What are some of the resources you have online that you would like everyone to know about?

“All the internet’s a stage!” and we have created a platform Shakespeare Everywhere that is the central hub of all our online programming.  As we live cloistered in our own imaginations, Shakespeare’s wisdom can help us through. “There is infinite space in a nutshell” says Hamlet. Shakespeare Hour LIVE is one such nutshell. Each week, I sit down with our Resident Dramaturg Drew Lichtenberg and special guests, such as Stephen Greenblatt, James Shapiro, Michael Witmore, Kelley Curran, and Michael Urie to discuss a pair of Shakespeare’s plays that are related thematically, dramaturgically, and historically. It’s enlightening to have these actors, directors, and scholars discuss the nuances of Shakespeare’s work and Shakespearean performance together. 

Our Mock Trial event, which usually sells out in a few hours and is exclusive to only 700 guests, will be streamed online for the first time. The Mock Trial allows some of our greatest legal minds to judge an appellate case based on a Shakespearean play. Supreme Court Justices often take the bench, and Merrick Garland will preside over this summer’s trial. The scenario is a force majeure case arising from an imagined cancellation of “Pyramus and Thisbe” due to Bottom retaining his asshead and being unable to perform. Are the gods (or, in this instance, fairies) at fault, and if so, does the producer Duke Theseus need to refund the Athenian ticketholders?

photo of a performance of the Shakespeare Theatre Company’s production of Timon of Athens
The Cast of Timon of Athens. Photo by Henry Grossman.

This crisis has required a great shift for many organizations. Are there any lessons or changes you will implement after we have weathered COVID-19?

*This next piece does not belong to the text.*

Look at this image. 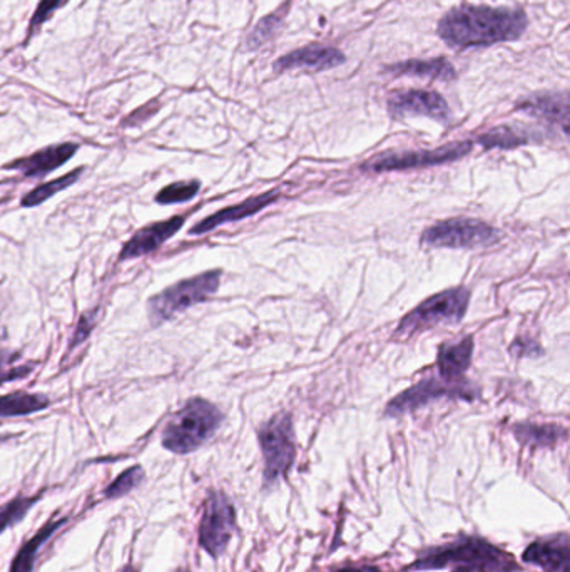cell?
I'll list each match as a JSON object with an SVG mask.
<instances>
[{"label": "cell", "instance_id": "5b68a950", "mask_svg": "<svg viewBox=\"0 0 570 572\" xmlns=\"http://www.w3.org/2000/svg\"><path fill=\"white\" fill-rule=\"evenodd\" d=\"M469 304L470 292L464 286L434 295L400 321L395 338H410L441 324H459L466 317Z\"/></svg>", "mask_w": 570, "mask_h": 572}, {"label": "cell", "instance_id": "1f68e13d", "mask_svg": "<svg viewBox=\"0 0 570 572\" xmlns=\"http://www.w3.org/2000/svg\"><path fill=\"white\" fill-rule=\"evenodd\" d=\"M94 314H85L82 315L81 318H79L78 328H75L74 338H72L71 350L72 348L78 347V345H81L82 341H84L85 338L89 337V334H91L92 328H94Z\"/></svg>", "mask_w": 570, "mask_h": 572}, {"label": "cell", "instance_id": "d4e9b609", "mask_svg": "<svg viewBox=\"0 0 570 572\" xmlns=\"http://www.w3.org/2000/svg\"><path fill=\"white\" fill-rule=\"evenodd\" d=\"M144 469L141 466H133L124 470L104 489L105 499H118L130 494L134 489L140 488L144 481Z\"/></svg>", "mask_w": 570, "mask_h": 572}, {"label": "cell", "instance_id": "836d02e7", "mask_svg": "<svg viewBox=\"0 0 570 572\" xmlns=\"http://www.w3.org/2000/svg\"><path fill=\"white\" fill-rule=\"evenodd\" d=\"M333 572H381L377 565H347V568H339Z\"/></svg>", "mask_w": 570, "mask_h": 572}, {"label": "cell", "instance_id": "8fae6325", "mask_svg": "<svg viewBox=\"0 0 570 572\" xmlns=\"http://www.w3.org/2000/svg\"><path fill=\"white\" fill-rule=\"evenodd\" d=\"M388 113L395 120H401L405 116H427L440 123L450 121V108L447 101L438 92L421 91V89L394 92L388 100Z\"/></svg>", "mask_w": 570, "mask_h": 572}, {"label": "cell", "instance_id": "d6986e66", "mask_svg": "<svg viewBox=\"0 0 570 572\" xmlns=\"http://www.w3.org/2000/svg\"><path fill=\"white\" fill-rule=\"evenodd\" d=\"M69 518L64 515L54 514L34 535H32L29 541H26L22 544V548L19 549L18 554H16L14 561H12L11 569L9 572H32L34 571L35 559H38L39 551L44 548L45 542L59 531V529L64 528L68 524Z\"/></svg>", "mask_w": 570, "mask_h": 572}, {"label": "cell", "instance_id": "f546056e", "mask_svg": "<svg viewBox=\"0 0 570 572\" xmlns=\"http://www.w3.org/2000/svg\"><path fill=\"white\" fill-rule=\"evenodd\" d=\"M19 358H21L19 354L0 351V384H6V381H12L16 378H22L31 374L34 367H12Z\"/></svg>", "mask_w": 570, "mask_h": 572}, {"label": "cell", "instance_id": "cb8c5ba5", "mask_svg": "<svg viewBox=\"0 0 570 572\" xmlns=\"http://www.w3.org/2000/svg\"><path fill=\"white\" fill-rule=\"evenodd\" d=\"M42 492L32 496H21V498L12 499L8 504L0 505V534L8 531L12 525L19 524L22 519L28 515V512L34 508L35 502L41 501Z\"/></svg>", "mask_w": 570, "mask_h": 572}, {"label": "cell", "instance_id": "7402d4cb", "mask_svg": "<svg viewBox=\"0 0 570 572\" xmlns=\"http://www.w3.org/2000/svg\"><path fill=\"white\" fill-rule=\"evenodd\" d=\"M82 173H84V167H78V170L71 171V173L64 174V176L58 177V180L39 184L38 187L29 191L28 195L21 200L22 208H35V206L42 205V203L51 200L52 196L58 195L61 191L68 190L69 186L78 183Z\"/></svg>", "mask_w": 570, "mask_h": 572}, {"label": "cell", "instance_id": "9a60e30c", "mask_svg": "<svg viewBox=\"0 0 570 572\" xmlns=\"http://www.w3.org/2000/svg\"><path fill=\"white\" fill-rule=\"evenodd\" d=\"M347 61L344 52L328 45L312 44L303 49L289 52L275 62V72L293 71V69H305V71H326V69L338 68Z\"/></svg>", "mask_w": 570, "mask_h": 572}, {"label": "cell", "instance_id": "4dcf8cb0", "mask_svg": "<svg viewBox=\"0 0 570 572\" xmlns=\"http://www.w3.org/2000/svg\"><path fill=\"white\" fill-rule=\"evenodd\" d=\"M157 111H160V103H157V101H151V103L144 104L140 110L131 113L130 116L126 118V121H124V126H138V124L146 123Z\"/></svg>", "mask_w": 570, "mask_h": 572}, {"label": "cell", "instance_id": "e0dca14e", "mask_svg": "<svg viewBox=\"0 0 570 572\" xmlns=\"http://www.w3.org/2000/svg\"><path fill=\"white\" fill-rule=\"evenodd\" d=\"M517 110L529 116L539 118L550 124L562 127L563 134L569 130V100L567 94H539L527 98L517 104Z\"/></svg>", "mask_w": 570, "mask_h": 572}, {"label": "cell", "instance_id": "6da1fadb", "mask_svg": "<svg viewBox=\"0 0 570 572\" xmlns=\"http://www.w3.org/2000/svg\"><path fill=\"white\" fill-rule=\"evenodd\" d=\"M526 12L520 9L460 6L438 22V35L454 49L484 48L517 41L527 31Z\"/></svg>", "mask_w": 570, "mask_h": 572}, {"label": "cell", "instance_id": "e575fe53", "mask_svg": "<svg viewBox=\"0 0 570 572\" xmlns=\"http://www.w3.org/2000/svg\"><path fill=\"white\" fill-rule=\"evenodd\" d=\"M121 572H140L136 568H134L133 564L124 565L123 569H121Z\"/></svg>", "mask_w": 570, "mask_h": 572}, {"label": "cell", "instance_id": "7a4b0ae2", "mask_svg": "<svg viewBox=\"0 0 570 572\" xmlns=\"http://www.w3.org/2000/svg\"><path fill=\"white\" fill-rule=\"evenodd\" d=\"M454 568V572H519L509 552L479 535L460 534L455 541L425 549L408 571H435Z\"/></svg>", "mask_w": 570, "mask_h": 572}, {"label": "cell", "instance_id": "7c38bea8", "mask_svg": "<svg viewBox=\"0 0 570 572\" xmlns=\"http://www.w3.org/2000/svg\"><path fill=\"white\" fill-rule=\"evenodd\" d=\"M184 222L186 218L180 215L144 226L128 239L126 245L121 249L120 262H128V259L140 258V256L156 252L183 228Z\"/></svg>", "mask_w": 570, "mask_h": 572}, {"label": "cell", "instance_id": "2e32d148", "mask_svg": "<svg viewBox=\"0 0 570 572\" xmlns=\"http://www.w3.org/2000/svg\"><path fill=\"white\" fill-rule=\"evenodd\" d=\"M278 196L279 191H269V193H265V195L246 200V202L240 203V205L221 210V212H216L214 215L207 216L203 222L194 225L193 228L190 229V235H204V233L213 232L214 228H217V226L221 225H226V223L240 222V219L250 218V216L256 215V213L262 212L266 206L276 202Z\"/></svg>", "mask_w": 570, "mask_h": 572}, {"label": "cell", "instance_id": "30bf717a", "mask_svg": "<svg viewBox=\"0 0 570 572\" xmlns=\"http://www.w3.org/2000/svg\"><path fill=\"white\" fill-rule=\"evenodd\" d=\"M470 150H472V143L467 141V143L445 144V146L431 151L381 154V156L364 163L362 170L370 171V173H387V171L411 170V167L437 166V164L462 160L470 153Z\"/></svg>", "mask_w": 570, "mask_h": 572}, {"label": "cell", "instance_id": "3957f363", "mask_svg": "<svg viewBox=\"0 0 570 572\" xmlns=\"http://www.w3.org/2000/svg\"><path fill=\"white\" fill-rule=\"evenodd\" d=\"M223 423V413L214 404L194 397L166 423L161 442L170 452L186 456L206 443Z\"/></svg>", "mask_w": 570, "mask_h": 572}, {"label": "cell", "instance_id": "5bb4252c", "mask_svg": "<svg viewBox=\"0 0 570 572\" xmlns=\"http://www.w3.org/2000/svg\"><path fill=\"white\" fill-rule=\"evenodd\" d=\"M523 562L537 565L542 572H570V541L569 534L552 535L532 542L523 551Z\"/></svg>", "mask_w": 570, "mask_h": 572}, {"label": "cell", "instance_id": "4316f807", "mask_svg": "<svg viewBox=\"0 0 570 572\" xmlns=\"http://www.w3.org/2000/svg\"><path fill=\"white\" fill-rule=\"evenodd\" d=\"M200 181H180V183L167 184L156 195V203L160 205H176L196 198L200 191Z\"/></svg>", "mask_w": 570, "mask_h": 572}, {"label": "cell", "instance_id": "d590c367", "mask_svg": "<svg viewBox=\"0 0 570 572\" xmlns=\"http://www.w3.org/2000/svg\"><path fill=\"white\" fill-rule=\"evenodd\" d=\"M176 572H190V571H187V569H177Z\"/></svg>", "mask_w": 570, "mask_h": 572}, {"label": "cell", "instance_id": "83f0119b", "mask_svg": "<svg viewBox=\"0 0 570 572\" xmlns=\"http://www.w3.org/2000/svg\"><path fill=\"white\" fill-rule=\"evenodd\" d=\"M283 18H285V11L273 12V14L266 16L262 21L258 22L252 34L248 35V49H258L259 45L268 42L273 35L278 31L282 25Z\"/></svg>", "mask_w": 570, "mask_h": 572}, {"label": "cell", "instance_id": "44dd1931", "mask_svg": "<svg viewBox=\"0 0 570 572\" xmlns=\"http://www.w3.org/2000/svg\"><path fill=\"white\" fill-rule=\"evenodd\" d=\"M51 400L42 394H8V396H0V419L31 416L48 409Z\"/></svg>", "mask_w": 570, "mask_h": 572}, {"label": "cell", "instance_id": "f1b7e54d", "mask_svg": "<svg viewBox=\"0 0 570 572\" xmlns=\"http://www.w3.org/2000/svg\"><path fill=\"white\" fill-rule=\"evenodd\" d=\"M69 0H41L39 2L38 8H35L34 16H32L31 22H29V31L28 39H26V44L32 41L35 34L41 31L42 25L59 11V9L64 8L68 4Z\"/></svg>", "mask_w": 570, "mask_h": 572}, {"label": "cell", "instance_id": "4fadbf2b", "mask_svg": "<svg viewBox=\"0 0 570 572\" xmlns=\"http://www.w3.org/2000/svg\"><path fill=\"white\" fill-rule=\"evenodd\" d=\"M79 144H51L35 151L31 156L19 157L6 164L4 170L19 171L24 177H44L58 167L64 166L78 153Z\"/></svg>", "mask_w": 570, "mask_h": 572}, {"label": "cell", "instance_id": "d6a6232c", "mask_svg": "<svg viewBox=\"0 0 570 572\" xmlns=\"http://www.w3.org/2000/svg\"><path fill=\"white\" fill-rule=\"evenodd\" d=\"M510 350H512V354L517 355V357H539V355L542 354V348H540L536 341L523 340V338H517Z\"/></svg>", "mask_w": 570, "mask_h": 572}, {"label": "cell", "instance_id": "ba28073f", "mask_svg": "<svg viewBox=\"0 0 570 572\" xmlns=\"http://www.w3.org/2000/svg\"><path fill=\"white\" fill-rule=\"evenodd\" d=\"M493 226L479 219L455 218L430 226L421 235V245L431 248H479L499 242Z\"/></svg>", "mask_w": 570, "mask_h": 572}, {"label": "cell", "instance_id": "52a82bcc", "mask_svg": "<svg viewBox=\"0 0 570 572\" xmlns=\"http://www.w3.org/2000/svg\"><path fill=\"white\" fill-rule=\"evenodd\" d=\"M236 531V509L224 492L211 491L204 502L200 524V545L217 559L226 552Z\"/></svg>", "mask_w": 570, "mask_h": 572}, {"label": "cell", "instance_id": "ac0fdd59", "mask_svg": "<svg viewBox=\"0 0 570 572\" xmlns=\"http://www.w3.org/2000/svg\"><path fill=\"white\" fill-rule=\"evenodd\" d=\"M474 338L467 337L459 344L441 345L438 351V375L450 384H462L466 381L464 375L472 364Z\"/></svg>", "mask_w": 570, "mask_h": 572}, {"label": "cell", "instance_id": "484cf974", "mask_svg": "<svg viewBox=\"0 0 570 572\" xmlns=\"http://www.w3.org/2000/svg\"><path fill=\"white\" fill-rule=\"evenodd\" d=\"M479 143L482 144L486 150H492V147L510 150V147L522 146V144L529 143V136L512 130V127L500 126L480 136Z\"/></svg>", "mask_w": 570, "mask_h": 572}, {"label": "cell", "instance_id": "277c9868", "mask_svg": "<svg viewBox=\"0 0 570 572\" xmlns=\"http://www.w3.org/2000/svg\"><path fill=\"white\" fill-rule=\"evenodd\" d=\"M220 283L221 272L213 269L167 286L166 290L150 298L147 310H150L151 321L153 325L164 324L176 315L183 314L187 308L203 304L216 294Z\"/></svg>", "mask_w": 570, "mask_h": 572}, {"label": "cell", "instance_id": "9c48e42d", "mask_svg": "<svg viewBox=\"0 0 570 572\" xmlns=\"http://www.w3.org/2000/svg\"><path fill=\"white\" fill-rule=\"evenodd\" d=\"M444 397H451V399L474 400L479 397V390L470 386L467 381L462 384H450L444 378H424L418 381L417 386L405 390L400 396L395 397L385 410L387 417H400L405 413L415 412L421 409L427 404L434 400L444 399Z\"/></svg>", "mask_w": 570, "mask_h": 572}, {"label": "cell", "instance_id": "ffe728a7", "mask_svg": "<svg viewBox=\"0 0 570 572\" xmlns=\"http://www.w3.org/2000/svg\"><path fill=\"white\" fill-rule=\"evenodd\" d=\"M385 74L414 75V78L431 79V81H454L457 78L454 65L445 59H410L397 62L384 69Z\"/></svg>", "mask_w": 570, "mask_h": 572}, {"label": "cell", "instance_id": "8992f818", "mask_svg": "<svg viewBox=\"0 0 570 572\" xmlns=\"http://www.w3.org/2000/svg\"><path fill=\"white\" fill-rule=\"evenodd\" d=\"M258 440L265 459V489H272L295 463L296 442L292 416L279 413L263 423L258 430Z\"/></svg>", "mask_w": 570, "mask_h": 572}, {"label": "cell", "instance_id": "603a6c76", "mask_svg": "<svg viewBox=\"0 0 570 572\" xmlns=\"http://www.w3.org/2000/svg\"><path fill=\"white\" fill-rule=\"evenodd\" d=\"M513 430H516L517 439L530 447H552L567 437V430L559 426L520 423Z\"/></svg>", "mask_w": 570, "mask_h": 572}]
</instances>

We have just received the ReOpen D.C. Guidelines from Mayor Muriel Bowser and her hardworking committee. There is a lot we need to parse through in this detailed new plan, but it offers a light in the darkness and a way forward. We realize the importance of innovation—the entire spirit of the Renaissance theatre was innovative, reworking old plays to make them fresh and exciting, developing new genres, creating ever more exciting and spectacular effects—and we will evolve. This may include streaming performances or offering more intimate performances for smaller audiences in our larger theatres. We want our patrons, staff, and actors to feel comfortable and safe in our venues so that they can focus solely on the performance. 

Is there a certain poem or play that has brought you comfort during this time? If so, could you share?

I have been rereading the poems of Elizabeth Bishop, one of my very favorite poets, and one who holds a special place in my heart as my wife and I shared her verses during our summer wedding ceremony. Her poem “Intimate, Low-Voiced, Delicate Things” is exactly that: soft, whispered intimacies, the thrill of a sudden rainstorm late at night, the tangible threat of imagined danger, and the passing into something intangible, but more electric and dreamlike. 

“Without surprise
The world might change to something quite different,
As the air changes or the lightning comes without our blinking,
Change as our kisses are changing without our thinking.”